:: WORK REQUIRED ::
Leaving out the images, reproduce every line of the data that follows exactly.

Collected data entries
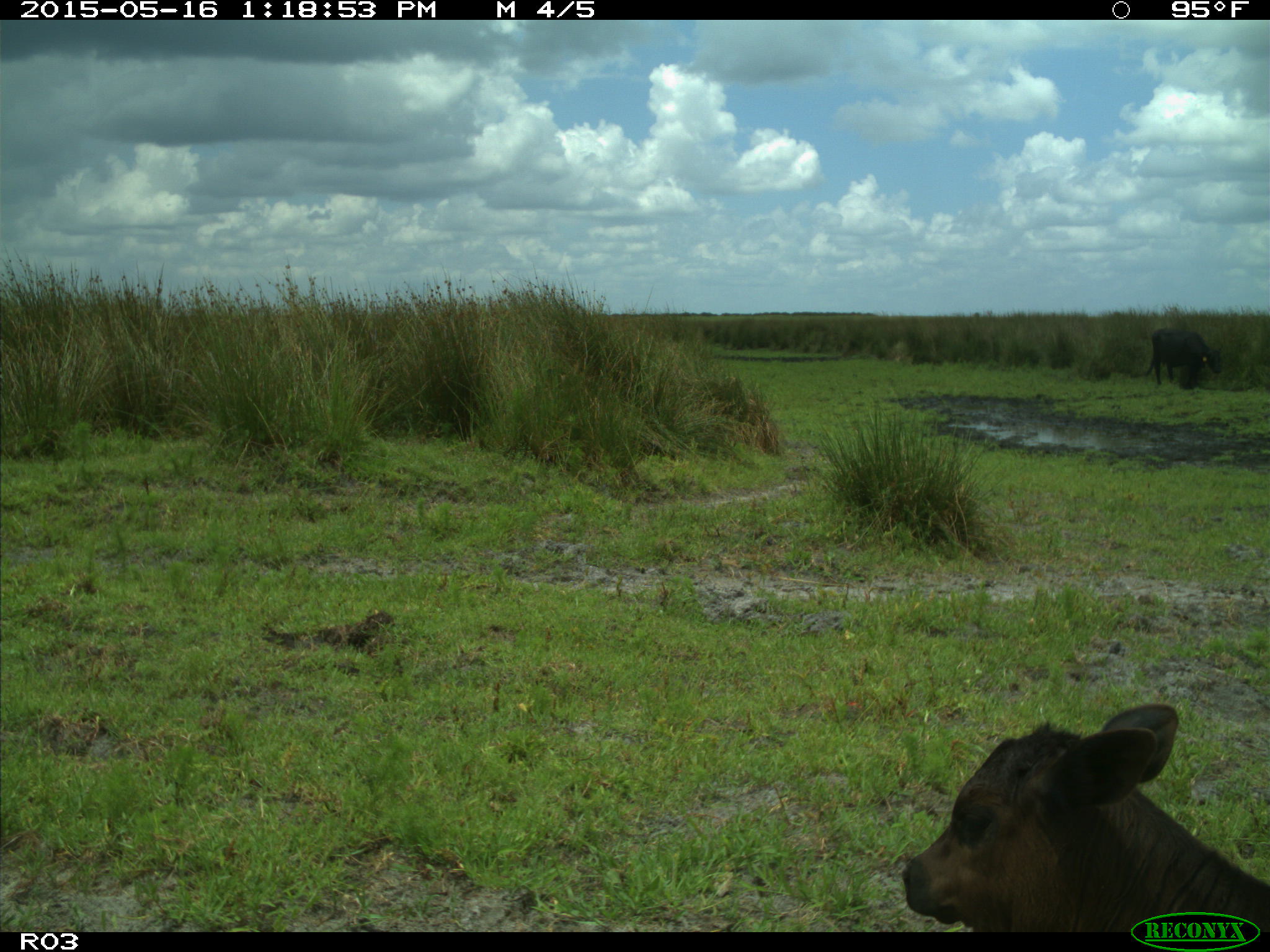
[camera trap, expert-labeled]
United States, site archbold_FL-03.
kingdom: Animalia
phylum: Chordata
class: Mammalia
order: Artiodactyla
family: Bovidae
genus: Bos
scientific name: Bos taurus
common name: domestic cow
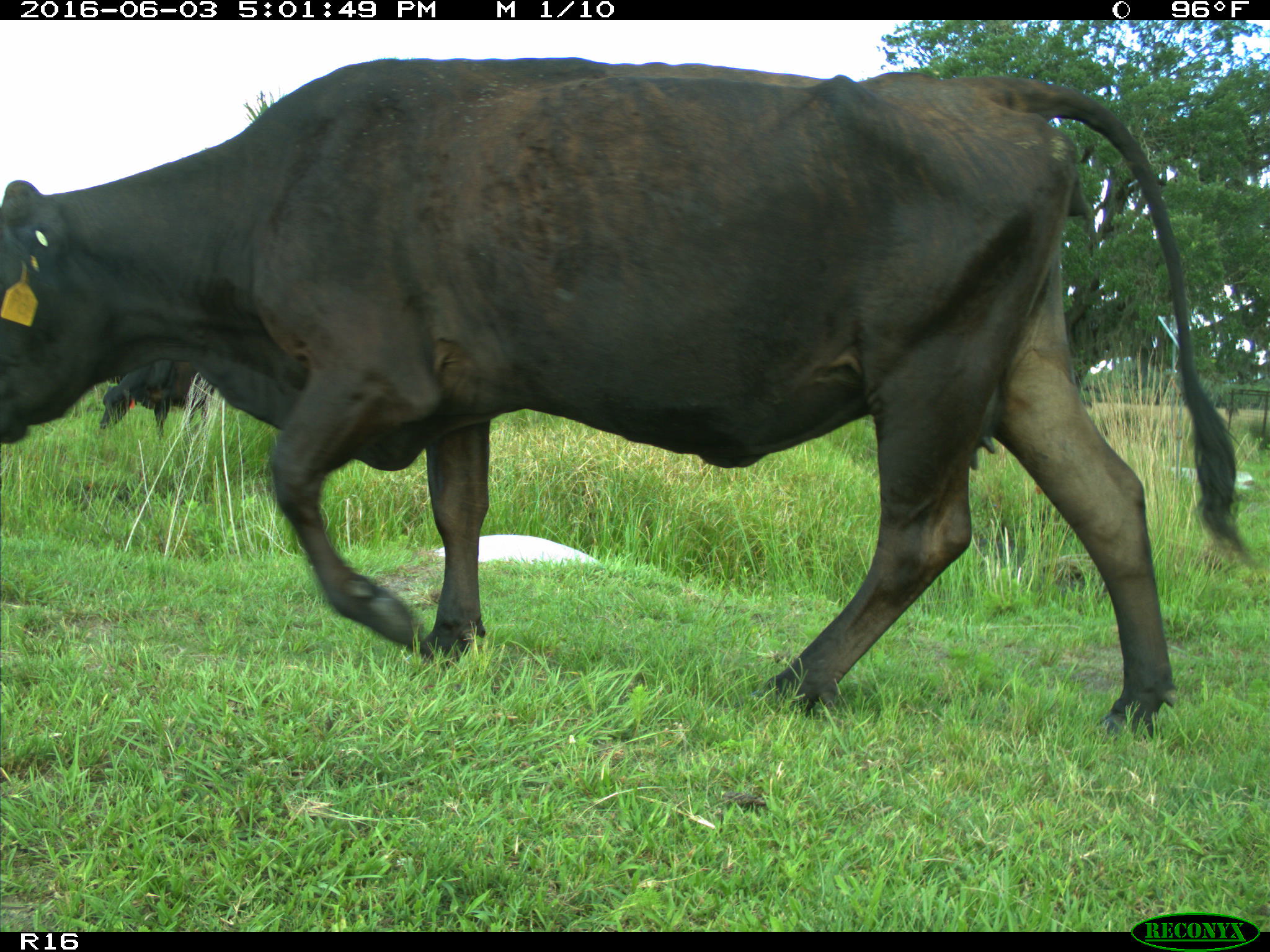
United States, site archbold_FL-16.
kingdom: Animalia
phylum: Chordata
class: Mammalia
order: Artiodactyla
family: Bovidae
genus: Bos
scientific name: Bos taurus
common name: domestic cow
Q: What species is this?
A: Bos taurus (domestic cow).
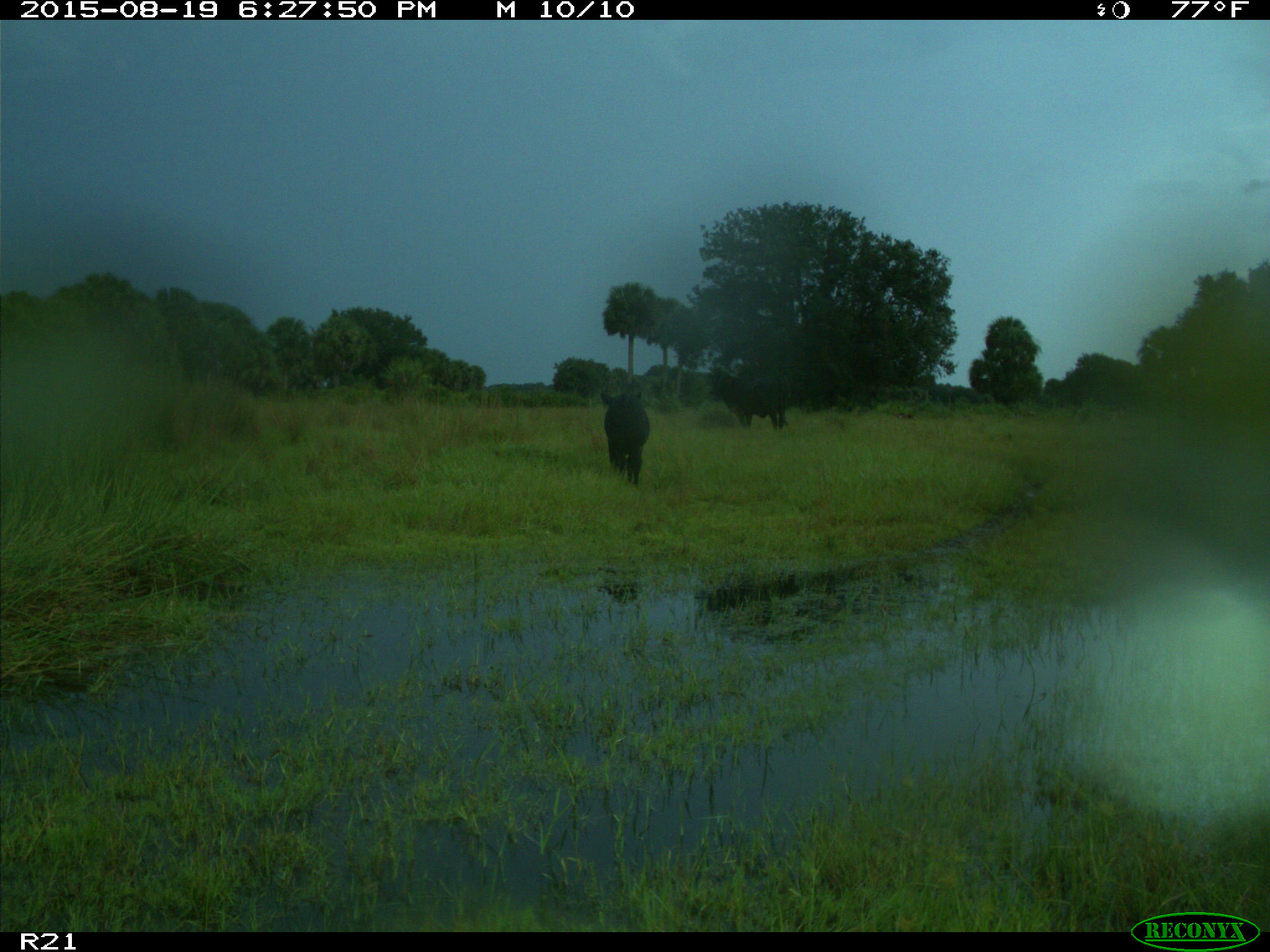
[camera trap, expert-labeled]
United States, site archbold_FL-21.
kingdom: Animalia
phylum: Chordata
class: Mammalia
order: Artiodactyla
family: Bovidae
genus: Bos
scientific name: Bos taurus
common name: domestic cow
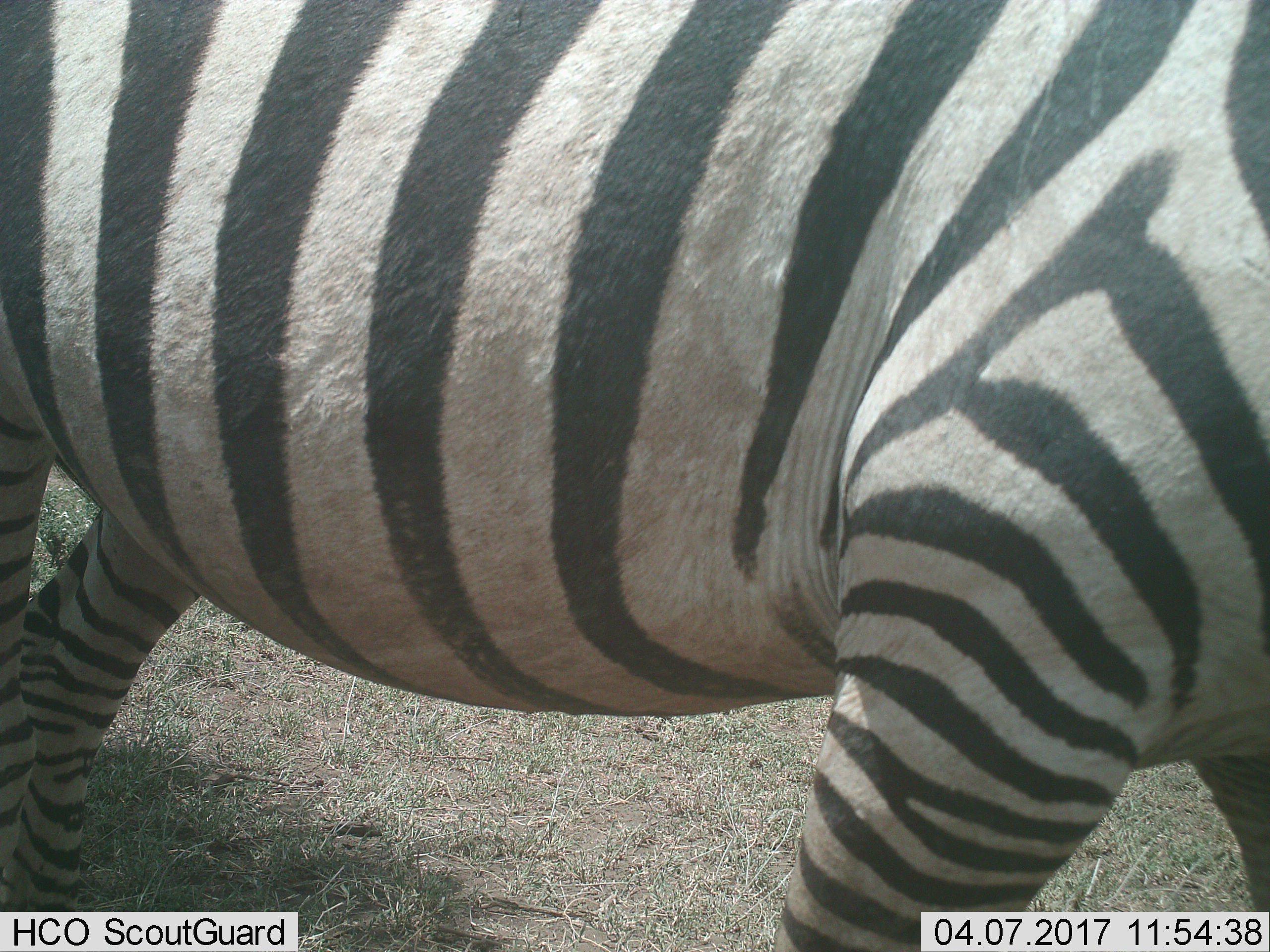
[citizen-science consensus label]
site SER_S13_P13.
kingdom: Animalia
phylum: Chordata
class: Mammalia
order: Perissodactyla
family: Equidae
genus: Equus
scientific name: Equus quagga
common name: plains zebra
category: zebraplains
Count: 1.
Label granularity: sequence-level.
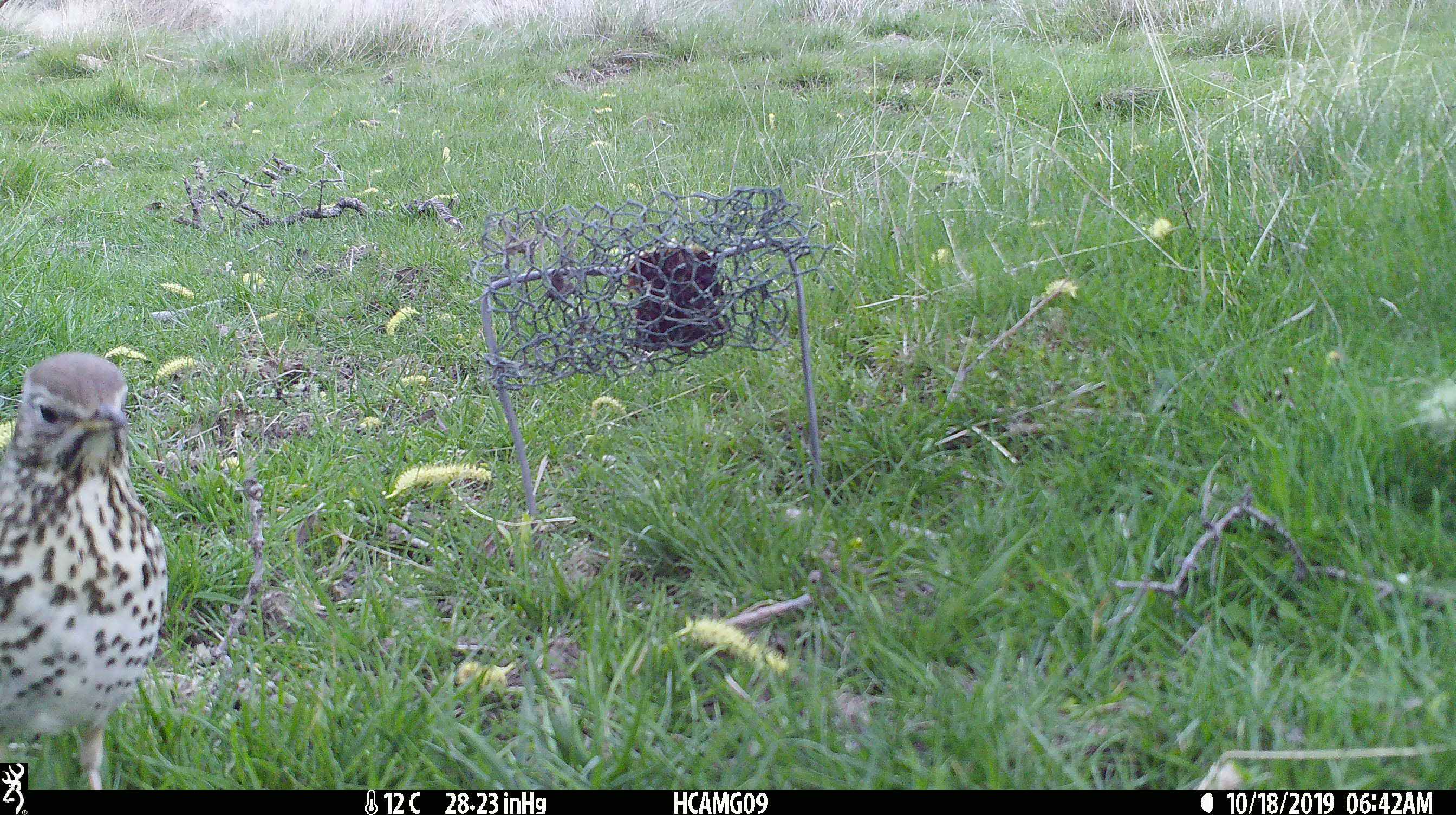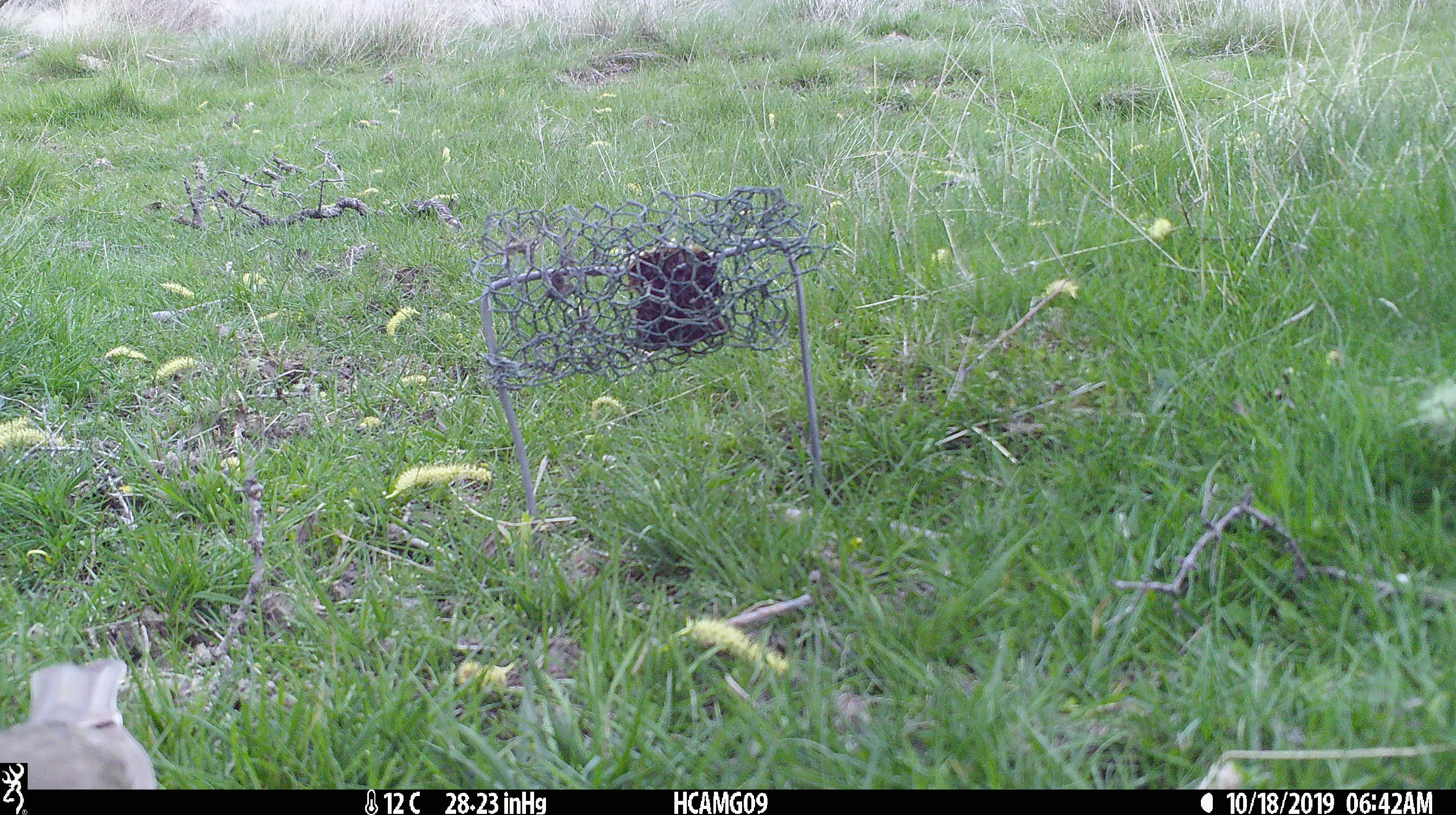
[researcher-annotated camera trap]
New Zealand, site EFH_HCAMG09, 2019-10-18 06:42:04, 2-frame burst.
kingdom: Animalia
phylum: Chordata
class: Aves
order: Passeriformes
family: Turdidae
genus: Turdus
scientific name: Turdus philomelos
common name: song thrush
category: thrush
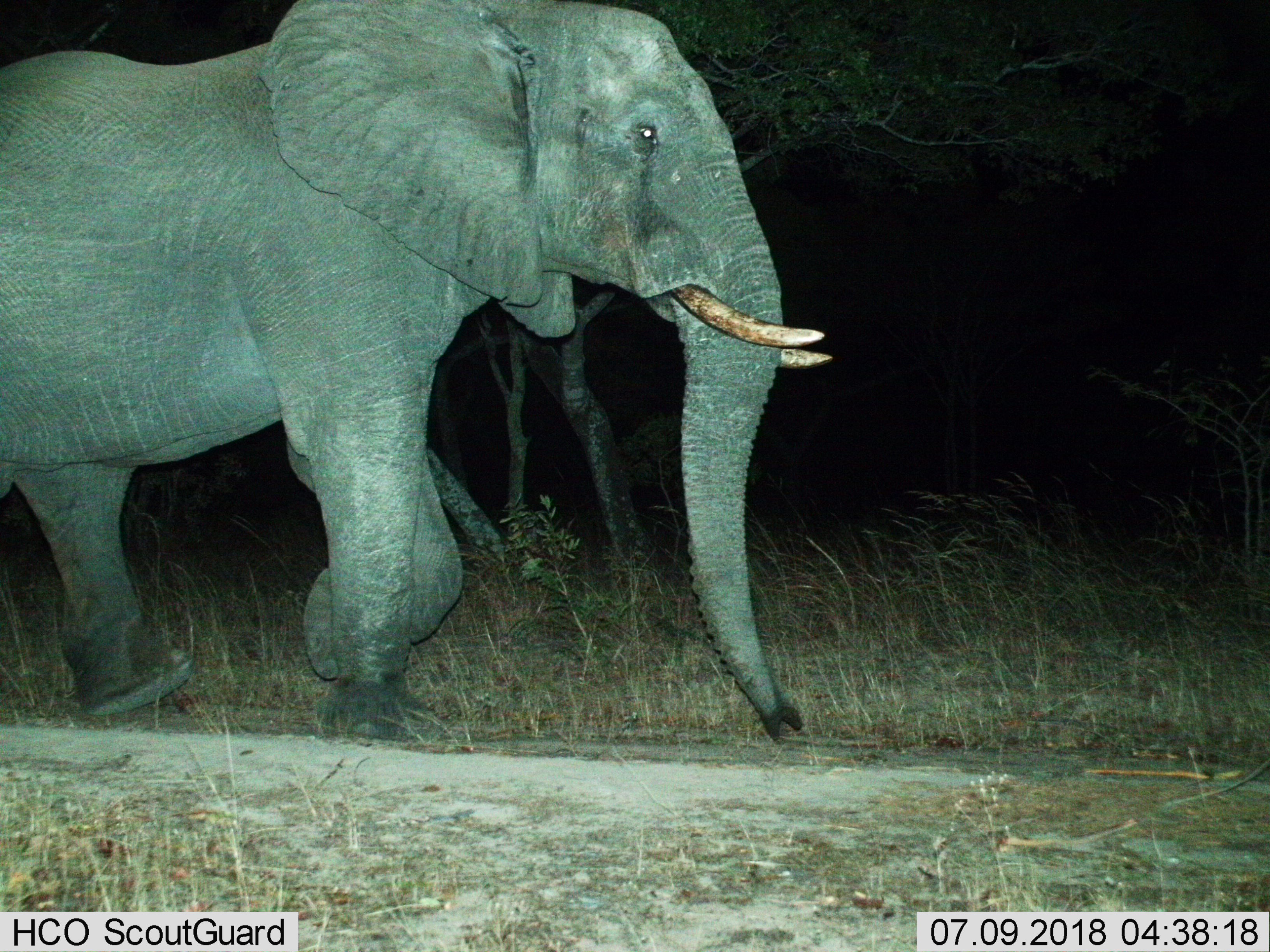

:: TASK SOLUTION ::
[camera trap, expert-labeled]
United States, site archbold_FL-03.
kingdom: Animalia
phylum: Chordata
class: Mammalia
order: Artiodactyla
family: Bovidae
genus: Bos
scientific name: Bos taurus
common name: domestic cow
United States, site archbold_FL-16.
kingdom: Animalia
phylum: Chordata
class: Mammalia
order: Artiodactyla
family: Bovidae
genus: Bos
scientific name: Bos taurus
common name: domestic cow
Q: What species is this?
A: Bos taurus (domestic cow).
[camera trap, expert-labeled]
United States, site archbold_FL-21.
kingdom: Animalia
phylum: Chordata
class: Mammalia
order: Artiodactyla
family: Bovidae
genus: Bos
scientific name: Bos taurus
common name: domestic cow
[citizen-science consensus label]
site SER_S13_P13.
kingdom: Animalia
phylum: Chordata
class: Mammalia
order: Perissodactyla
family: Equidae
genus: Equus
scientific name: Equus quagga
common name: plains zebra
category: zebraplains
Count: 1.
Label granularity: sequence-level.
[researcher-annotated camera trap]
New Zealand, site EFH_HCAMG09, 2019-10-18 06:42:04, 2-frame burst.
kingdom: Animalia
phylum: Chordata
class: Aves
order: Passeriformes
family: Turdidae
genus: Turdus
scientific name: Turdus philomelos
common name: song thrush
category: thrush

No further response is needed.